WHAT YOU NEED TO DO — Reproduce verbatim the lines of the records below, starting at the line that contains "From the scene" and ending at the final line of the records, with both of those lines included.

───

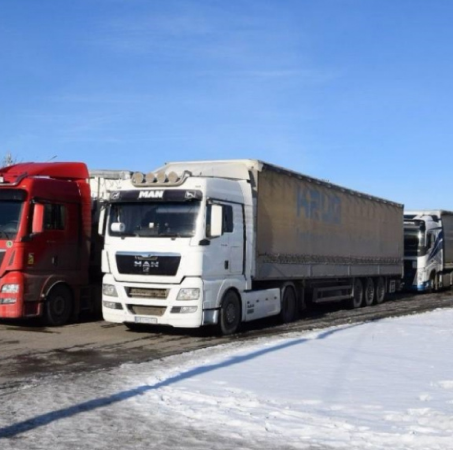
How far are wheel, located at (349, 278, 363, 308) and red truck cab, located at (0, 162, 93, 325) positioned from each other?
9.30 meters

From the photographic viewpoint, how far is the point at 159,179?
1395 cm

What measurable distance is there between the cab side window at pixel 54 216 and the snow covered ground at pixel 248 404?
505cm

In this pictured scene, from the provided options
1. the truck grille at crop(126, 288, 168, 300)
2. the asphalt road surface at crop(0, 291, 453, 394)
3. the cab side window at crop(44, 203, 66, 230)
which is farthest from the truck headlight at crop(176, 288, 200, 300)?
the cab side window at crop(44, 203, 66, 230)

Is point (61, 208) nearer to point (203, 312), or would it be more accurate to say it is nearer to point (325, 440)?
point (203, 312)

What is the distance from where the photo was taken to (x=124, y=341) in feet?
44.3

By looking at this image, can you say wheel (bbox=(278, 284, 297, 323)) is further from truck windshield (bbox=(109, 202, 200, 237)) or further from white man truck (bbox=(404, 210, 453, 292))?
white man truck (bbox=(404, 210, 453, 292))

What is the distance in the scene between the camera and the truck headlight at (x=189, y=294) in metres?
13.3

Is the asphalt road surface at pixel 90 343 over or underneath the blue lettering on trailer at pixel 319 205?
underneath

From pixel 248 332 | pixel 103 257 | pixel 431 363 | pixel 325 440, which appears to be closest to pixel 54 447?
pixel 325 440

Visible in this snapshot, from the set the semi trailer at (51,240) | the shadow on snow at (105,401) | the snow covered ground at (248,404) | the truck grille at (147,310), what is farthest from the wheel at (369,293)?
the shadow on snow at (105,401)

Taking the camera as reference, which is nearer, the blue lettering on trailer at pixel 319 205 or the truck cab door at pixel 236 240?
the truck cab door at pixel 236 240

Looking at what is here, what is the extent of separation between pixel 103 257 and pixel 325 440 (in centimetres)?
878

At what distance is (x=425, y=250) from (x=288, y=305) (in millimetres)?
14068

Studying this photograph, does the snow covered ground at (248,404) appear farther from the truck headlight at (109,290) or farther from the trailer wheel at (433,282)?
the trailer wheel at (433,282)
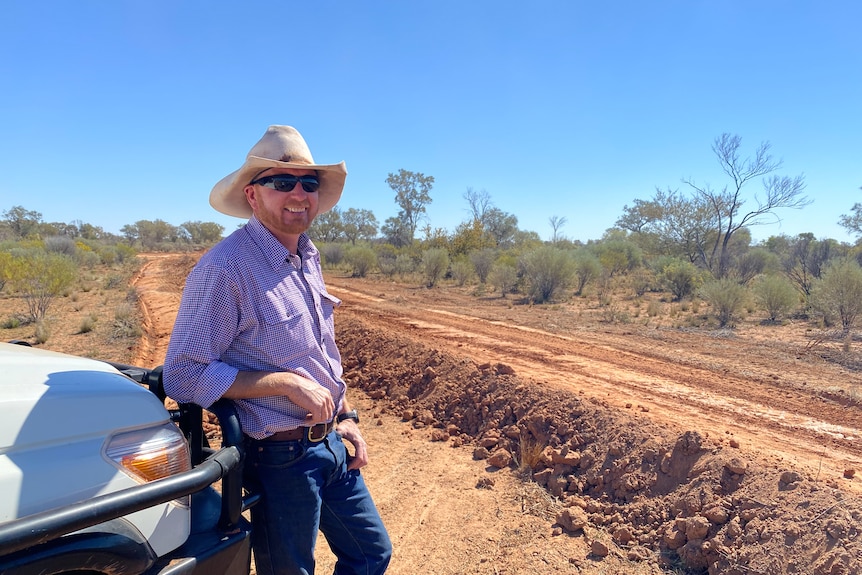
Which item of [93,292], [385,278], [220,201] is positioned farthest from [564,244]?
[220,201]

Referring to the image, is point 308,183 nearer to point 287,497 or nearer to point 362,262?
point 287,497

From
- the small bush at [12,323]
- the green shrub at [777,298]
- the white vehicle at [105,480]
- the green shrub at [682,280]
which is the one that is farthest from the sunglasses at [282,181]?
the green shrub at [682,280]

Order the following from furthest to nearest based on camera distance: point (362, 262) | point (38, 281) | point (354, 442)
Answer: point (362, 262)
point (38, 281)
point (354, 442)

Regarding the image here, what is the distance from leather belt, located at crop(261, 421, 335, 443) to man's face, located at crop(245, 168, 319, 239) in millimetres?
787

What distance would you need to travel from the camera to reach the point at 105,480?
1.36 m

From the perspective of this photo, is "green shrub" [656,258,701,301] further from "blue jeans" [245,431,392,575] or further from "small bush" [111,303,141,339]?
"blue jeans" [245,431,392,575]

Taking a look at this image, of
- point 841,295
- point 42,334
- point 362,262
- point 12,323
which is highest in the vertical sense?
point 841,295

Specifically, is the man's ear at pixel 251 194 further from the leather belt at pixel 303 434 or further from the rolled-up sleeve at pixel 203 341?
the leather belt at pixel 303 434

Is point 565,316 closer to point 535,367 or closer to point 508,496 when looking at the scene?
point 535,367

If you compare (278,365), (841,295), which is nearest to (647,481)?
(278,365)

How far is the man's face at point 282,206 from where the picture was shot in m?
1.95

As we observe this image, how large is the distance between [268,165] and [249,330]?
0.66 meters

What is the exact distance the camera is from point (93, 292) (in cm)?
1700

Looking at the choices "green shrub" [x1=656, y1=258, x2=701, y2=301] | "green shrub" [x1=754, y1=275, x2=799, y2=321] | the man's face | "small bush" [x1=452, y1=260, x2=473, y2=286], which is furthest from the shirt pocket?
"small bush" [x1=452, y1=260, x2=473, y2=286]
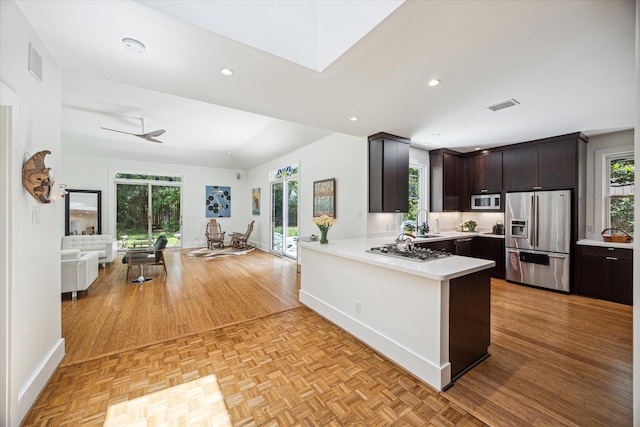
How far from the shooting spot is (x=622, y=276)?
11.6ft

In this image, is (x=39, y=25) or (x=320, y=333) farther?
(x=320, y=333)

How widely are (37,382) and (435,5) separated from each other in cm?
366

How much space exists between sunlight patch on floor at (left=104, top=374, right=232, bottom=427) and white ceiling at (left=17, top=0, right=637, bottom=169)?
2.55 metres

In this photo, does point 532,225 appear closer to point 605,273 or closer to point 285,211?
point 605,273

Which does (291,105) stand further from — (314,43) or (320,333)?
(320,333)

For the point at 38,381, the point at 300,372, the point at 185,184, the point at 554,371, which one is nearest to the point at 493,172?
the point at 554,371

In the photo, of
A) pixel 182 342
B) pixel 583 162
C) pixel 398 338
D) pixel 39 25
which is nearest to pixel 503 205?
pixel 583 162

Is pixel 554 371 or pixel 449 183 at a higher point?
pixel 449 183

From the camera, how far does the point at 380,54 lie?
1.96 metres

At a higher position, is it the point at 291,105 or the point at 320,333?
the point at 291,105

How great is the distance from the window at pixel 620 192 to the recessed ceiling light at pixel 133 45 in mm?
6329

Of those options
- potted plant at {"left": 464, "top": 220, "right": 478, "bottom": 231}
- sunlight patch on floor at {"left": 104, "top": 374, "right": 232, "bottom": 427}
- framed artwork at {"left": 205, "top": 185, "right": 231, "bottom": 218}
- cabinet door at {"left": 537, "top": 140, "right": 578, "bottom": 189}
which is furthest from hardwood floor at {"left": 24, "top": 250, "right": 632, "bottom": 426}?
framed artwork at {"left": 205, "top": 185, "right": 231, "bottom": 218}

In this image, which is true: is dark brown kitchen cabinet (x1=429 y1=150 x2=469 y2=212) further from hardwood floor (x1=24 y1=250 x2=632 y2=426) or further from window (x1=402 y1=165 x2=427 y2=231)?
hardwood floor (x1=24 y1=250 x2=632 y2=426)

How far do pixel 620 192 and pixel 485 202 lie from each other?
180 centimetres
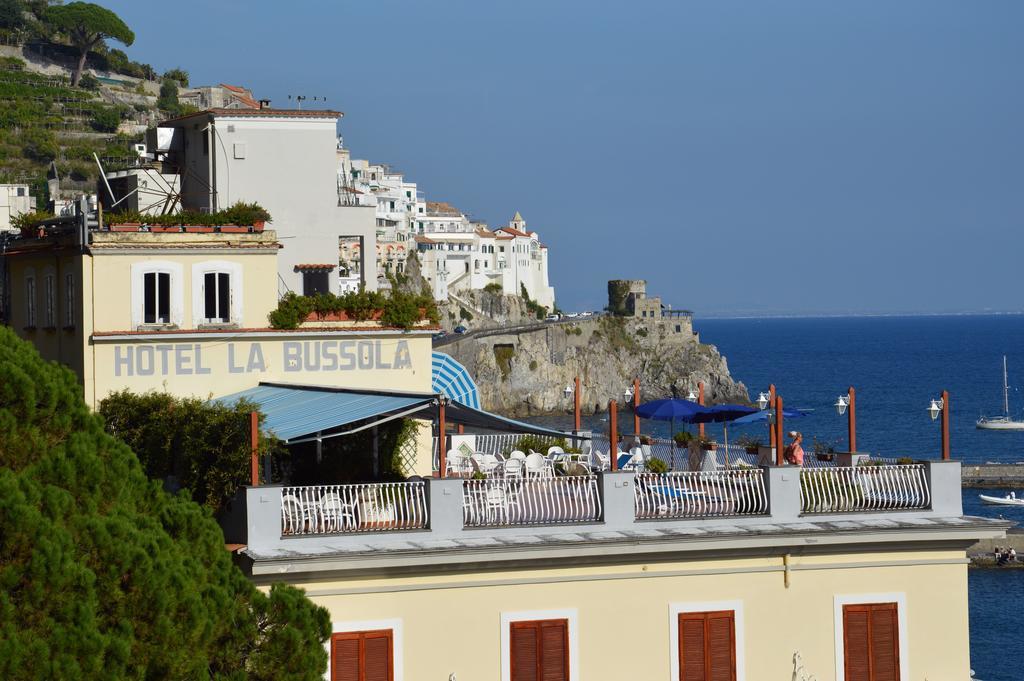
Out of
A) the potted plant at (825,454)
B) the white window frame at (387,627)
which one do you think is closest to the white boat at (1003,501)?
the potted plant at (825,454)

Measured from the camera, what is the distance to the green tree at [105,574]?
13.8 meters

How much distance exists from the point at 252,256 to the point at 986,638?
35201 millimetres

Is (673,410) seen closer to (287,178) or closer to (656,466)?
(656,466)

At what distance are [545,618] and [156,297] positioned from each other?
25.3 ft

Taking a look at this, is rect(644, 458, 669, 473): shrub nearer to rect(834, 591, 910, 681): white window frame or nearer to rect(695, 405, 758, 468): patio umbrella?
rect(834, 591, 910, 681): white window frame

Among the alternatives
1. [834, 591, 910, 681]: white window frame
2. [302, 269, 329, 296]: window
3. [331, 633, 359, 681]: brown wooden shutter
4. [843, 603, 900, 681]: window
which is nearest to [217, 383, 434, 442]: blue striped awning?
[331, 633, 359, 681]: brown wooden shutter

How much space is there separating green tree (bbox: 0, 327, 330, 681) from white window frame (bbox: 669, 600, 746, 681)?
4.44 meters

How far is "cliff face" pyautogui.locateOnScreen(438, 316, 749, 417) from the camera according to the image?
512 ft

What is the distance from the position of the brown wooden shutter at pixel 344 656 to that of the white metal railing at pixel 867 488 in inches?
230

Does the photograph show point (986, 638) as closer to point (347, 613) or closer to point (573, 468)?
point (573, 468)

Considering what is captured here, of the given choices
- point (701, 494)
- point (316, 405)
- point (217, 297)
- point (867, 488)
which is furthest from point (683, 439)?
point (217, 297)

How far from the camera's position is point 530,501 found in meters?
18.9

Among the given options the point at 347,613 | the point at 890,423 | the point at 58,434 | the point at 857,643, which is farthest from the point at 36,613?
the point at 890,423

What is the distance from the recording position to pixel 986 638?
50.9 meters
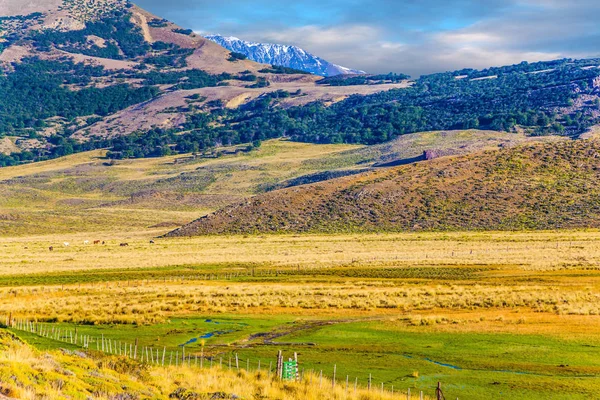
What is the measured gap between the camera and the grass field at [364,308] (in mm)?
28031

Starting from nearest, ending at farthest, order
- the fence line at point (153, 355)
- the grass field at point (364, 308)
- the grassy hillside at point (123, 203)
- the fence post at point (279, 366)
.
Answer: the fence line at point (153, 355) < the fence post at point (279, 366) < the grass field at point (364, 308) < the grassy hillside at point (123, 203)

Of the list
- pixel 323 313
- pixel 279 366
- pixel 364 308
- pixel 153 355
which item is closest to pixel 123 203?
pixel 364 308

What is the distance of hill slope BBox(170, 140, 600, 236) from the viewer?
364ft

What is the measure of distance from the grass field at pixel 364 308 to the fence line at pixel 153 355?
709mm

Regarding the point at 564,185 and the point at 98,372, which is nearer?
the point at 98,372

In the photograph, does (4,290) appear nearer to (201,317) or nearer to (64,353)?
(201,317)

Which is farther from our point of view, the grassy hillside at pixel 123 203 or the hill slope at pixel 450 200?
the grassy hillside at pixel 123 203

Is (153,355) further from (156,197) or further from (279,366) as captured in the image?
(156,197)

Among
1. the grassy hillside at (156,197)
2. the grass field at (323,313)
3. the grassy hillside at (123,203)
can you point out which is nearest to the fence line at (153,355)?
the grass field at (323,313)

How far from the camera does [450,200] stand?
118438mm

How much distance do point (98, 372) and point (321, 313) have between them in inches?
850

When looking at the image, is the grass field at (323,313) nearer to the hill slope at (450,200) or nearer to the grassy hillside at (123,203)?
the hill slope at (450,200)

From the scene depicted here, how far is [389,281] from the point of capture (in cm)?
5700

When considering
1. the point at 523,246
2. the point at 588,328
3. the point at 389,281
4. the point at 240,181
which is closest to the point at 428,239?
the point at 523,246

───

RESPONSE TO THE TASK —
From the scene depicted here, how far is [389,281] from the point of capture (in cm)?
5700

When considering
1. the point at 523,246
2. the point at 588,328
3. the point at 389,281
4. the point at 240,181
which is closest to the point at 428,239?
the point at 523,246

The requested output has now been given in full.